**WHAT IS EXPECTED:**
Reproduce the records word for word, with nothing left out.

INPUT RECORDS below:

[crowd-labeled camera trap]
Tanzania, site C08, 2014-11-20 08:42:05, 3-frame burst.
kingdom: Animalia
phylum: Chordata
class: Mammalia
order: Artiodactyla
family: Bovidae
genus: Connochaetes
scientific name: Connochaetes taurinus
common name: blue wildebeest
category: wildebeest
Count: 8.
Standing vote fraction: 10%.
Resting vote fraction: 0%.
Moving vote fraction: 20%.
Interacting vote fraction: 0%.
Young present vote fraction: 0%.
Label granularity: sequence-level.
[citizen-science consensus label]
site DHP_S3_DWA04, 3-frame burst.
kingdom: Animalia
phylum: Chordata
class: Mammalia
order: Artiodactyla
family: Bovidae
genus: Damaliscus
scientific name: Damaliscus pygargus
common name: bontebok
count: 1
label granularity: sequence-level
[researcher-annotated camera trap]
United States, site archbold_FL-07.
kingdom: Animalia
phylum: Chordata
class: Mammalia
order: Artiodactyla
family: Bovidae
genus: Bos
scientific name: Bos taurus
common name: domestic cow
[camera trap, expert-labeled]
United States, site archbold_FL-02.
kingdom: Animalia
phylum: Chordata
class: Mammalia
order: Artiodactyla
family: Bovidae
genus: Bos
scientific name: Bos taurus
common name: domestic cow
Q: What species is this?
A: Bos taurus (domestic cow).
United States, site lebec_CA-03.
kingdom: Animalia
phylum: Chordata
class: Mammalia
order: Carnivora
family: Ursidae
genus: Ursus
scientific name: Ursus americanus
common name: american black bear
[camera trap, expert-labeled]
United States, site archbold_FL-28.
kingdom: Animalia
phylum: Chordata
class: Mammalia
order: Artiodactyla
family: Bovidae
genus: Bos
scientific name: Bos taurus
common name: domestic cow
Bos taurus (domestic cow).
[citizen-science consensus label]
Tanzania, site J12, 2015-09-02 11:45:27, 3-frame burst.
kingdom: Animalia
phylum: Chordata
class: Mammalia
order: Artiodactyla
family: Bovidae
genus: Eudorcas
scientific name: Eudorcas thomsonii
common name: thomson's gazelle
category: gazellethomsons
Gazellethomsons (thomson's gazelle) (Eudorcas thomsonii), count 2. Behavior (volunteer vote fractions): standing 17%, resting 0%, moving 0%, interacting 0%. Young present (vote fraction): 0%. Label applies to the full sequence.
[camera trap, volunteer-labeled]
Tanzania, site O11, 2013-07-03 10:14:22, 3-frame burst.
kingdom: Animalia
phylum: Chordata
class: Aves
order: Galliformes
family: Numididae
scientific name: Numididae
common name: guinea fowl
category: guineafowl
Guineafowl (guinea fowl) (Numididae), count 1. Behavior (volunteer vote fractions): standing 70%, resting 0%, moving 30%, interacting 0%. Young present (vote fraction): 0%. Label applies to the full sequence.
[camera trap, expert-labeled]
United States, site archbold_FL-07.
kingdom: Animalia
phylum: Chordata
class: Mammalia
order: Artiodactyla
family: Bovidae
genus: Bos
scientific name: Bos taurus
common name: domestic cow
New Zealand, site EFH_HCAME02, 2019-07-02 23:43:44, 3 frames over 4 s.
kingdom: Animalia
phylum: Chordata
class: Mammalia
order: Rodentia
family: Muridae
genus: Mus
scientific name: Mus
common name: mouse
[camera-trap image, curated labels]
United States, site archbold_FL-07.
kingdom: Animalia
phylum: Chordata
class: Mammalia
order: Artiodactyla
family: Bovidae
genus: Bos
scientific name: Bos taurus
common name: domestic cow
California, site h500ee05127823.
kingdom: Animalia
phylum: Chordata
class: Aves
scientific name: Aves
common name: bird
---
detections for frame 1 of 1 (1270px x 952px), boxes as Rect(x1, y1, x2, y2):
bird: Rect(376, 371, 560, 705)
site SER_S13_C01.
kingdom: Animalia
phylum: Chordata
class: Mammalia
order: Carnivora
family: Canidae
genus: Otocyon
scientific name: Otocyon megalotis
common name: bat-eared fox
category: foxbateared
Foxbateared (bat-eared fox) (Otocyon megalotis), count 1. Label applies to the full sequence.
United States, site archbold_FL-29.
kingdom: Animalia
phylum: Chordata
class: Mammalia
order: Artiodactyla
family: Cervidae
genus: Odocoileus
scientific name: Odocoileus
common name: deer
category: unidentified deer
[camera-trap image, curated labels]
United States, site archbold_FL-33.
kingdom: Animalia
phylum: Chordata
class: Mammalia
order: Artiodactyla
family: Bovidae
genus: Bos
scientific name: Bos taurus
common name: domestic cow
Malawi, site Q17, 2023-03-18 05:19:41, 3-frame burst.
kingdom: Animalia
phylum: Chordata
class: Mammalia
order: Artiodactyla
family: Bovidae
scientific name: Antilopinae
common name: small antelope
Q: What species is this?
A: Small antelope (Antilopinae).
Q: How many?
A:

End of INPUT RECORDS.

**TASK SOLUTION:**
[crowd-labeled camera trap]
Tanzania, site C08, 2014-11-20 08:42:05, 3-frame burst.
kingdom: Animalia
phylum: Chordata
class: Mammalia
order: Artiodactyla
family: Bovidae
genus: Connochaetes
scientific name: Connochaetes taurinus
common name: blue wildebeest
category: wildebeest
Count: 8.
Standing vote fraction: 10%.
Resting vote fraction: 0%.
Moving vote fraction: 20%.
Interacting vote fraction: 0%.
Young present vote fraction: 0%.
Label granularity: sequence-level.
[citizen-science consensus label]
site DHP_S3_DWA04, 3-frame burst.
kingdom: Animalia
phylum: Chordata
class: Mammalia
order: Artiodactyla
family: Bovidae
genus: Damaliscus
scientific name: Damaliscus pygargus
common name: bontebok
count: 1
label granularity: sequence-level
[researcher-annotated camera trap]
United States, site archbold_FL-07.
kingdom: Animalia
phylum: Chordata
class: Mammalia
order: Artiodactyla
family: Bovidae
genus: Bos
scientific name: Bos taurus
common name: domestic cow
[camera trap, expert-labeled]
United States, site archbold_FL-02.
kingdom: Animalia
phylum: Chordata
class: Mammalia
order: Artiodactyla
family: Bovidae
genus: Bos
scientific name: Bos taurus
common name: domestic cow
Q: What species is this?
A: Bos taurus (domestic cow).
United States, site lebec_CA-03.
kingdom: Animalia
phylum: Chordata
class: Mammalia
order: Carnivora
family: Ursidae
genus: Ursus
scientific name: Ursus americanus
common name: american black bear
[camera trap, expert-labeled]
United States, site archbold_FL-28.
kingdom: Animalia
phylum: Chordata
class: Mammalia
order: Artiodactyla
family: Bovidae
genus: Bos
scientific name: Bos taurus
common name: domestic cow
Bos taurus (domestic cow).
[citizen-science consensus label]
Tanzania, site J12, 2015-09-02 11:45:27, 3-frame burst.
kingdom: Animalia
phylum: Chordata
class: Mammalia
order: Artiodactyla
family: Bovidae
genus: Eudorcas
scientific name: Eudorcas thomsonii
common name: thomson's gazelle
category: gazellethomsons
Gazellethomsons (thomson's gazelle) (Eudorcas thomsonii), count 2. Behavior (volunteer vote fractions): standing 17%, resting 0%, moving 0%, interacting 0%. Young present (vote fraction): 0%. Label applies to the full sequence.
[camera trap, volunteer-labeled]
Tanzania, site O11, 2013-07-03 10:14:22, 3-frame burst.
kingdom: Animalia
phylum: Chordata
class: Aves
order: Galliformes
family: Numididae
scientific name: Numididae
common name: guinea fowl
category: guineafowl
Guineafowl (guinea fowl) (Numididae), count 1. Behavior (volunteer vote fractions): standing 70%, resting 0%, moving 30%, interacting 0%. Young present (vote fraction): 0%. Label applies to the full sequence.
[camera trap, expert-labeled]
United States, site archbold_FL-07.
kingdom: Animalia
phylum: Chordata
class: Mammalia
order: Artiodactyla
family: Bovidae
genus: Bos
scientific name: Bos taurus
common name: domestic cow
New Zealand, site EFH_HCAME02, 2019-07-02 23:43:44, 3 frames over 4 s.
kingdom: Animalia
phylum: Chordata
class: Mammalia
order: Rodentia
family: Muridae
genus: Mus
scientific name: Mus
common name: mouse
[camera-trap image, curated labels]
United States, site archbold_FL-07.
kingdom: Animalia
phylum: Chordata
class: Mammalia
order: Artiodactyla
family: Bovidae
genus: Bos
scientific name: Bos taurus
common name: domestic cow
California, site h500ee05127823.
kingdom: Animalia
phylum: Chordata
class: Aves
scientific name: Aves
common name: bird
---
detections for frame 1 of 1 (1270px x 952px), boxes as Rect(x1, y1, x2, y2):
bird: Rect(376, 371, 560, 705)
site SER_S13_C01.
kingdom: Animalia
phylum: Chordata
class: Mammalia
order: Carnivora
family: Canidae
genus: Otocyon
scientific name: Otocyon megalotis
common name: bat-eared fox
category: foxbateared
Foxbateared (bat-eared fox) (Otocyon megalotis), count 1. Label applies to the full sequence.
United States, site archbold_FL-29.
kingdom: Animalia
phylum: Chordata
class: Mammalia
order: Artiodactyla
family: Cervidae
genus: Odocoileus
scientific name: Odocoileus
common name: deer
category: unidentified deer
[camera-trap image, curated labels]
United States, site archbold_FL-33.
kingdom: Animalia
phylum: Chordata
class: Mammalia
order: Artiodactyla
family: Bovidae
genus: Bos
scientific name: Bos taurus
common name: domestic cow
Malawi, site Q17, 2023-03-18 05:19:41, 3-frame burst.
kingdom: Animalia
phylum: Chordata
class: Mammalia
order: Artiodactyla
family: Bovidae
scientific name: Antilopinae
common name: small antelope
Q: What species is this?
A: Small antelope (Antilopinae).
Q: How many?
A:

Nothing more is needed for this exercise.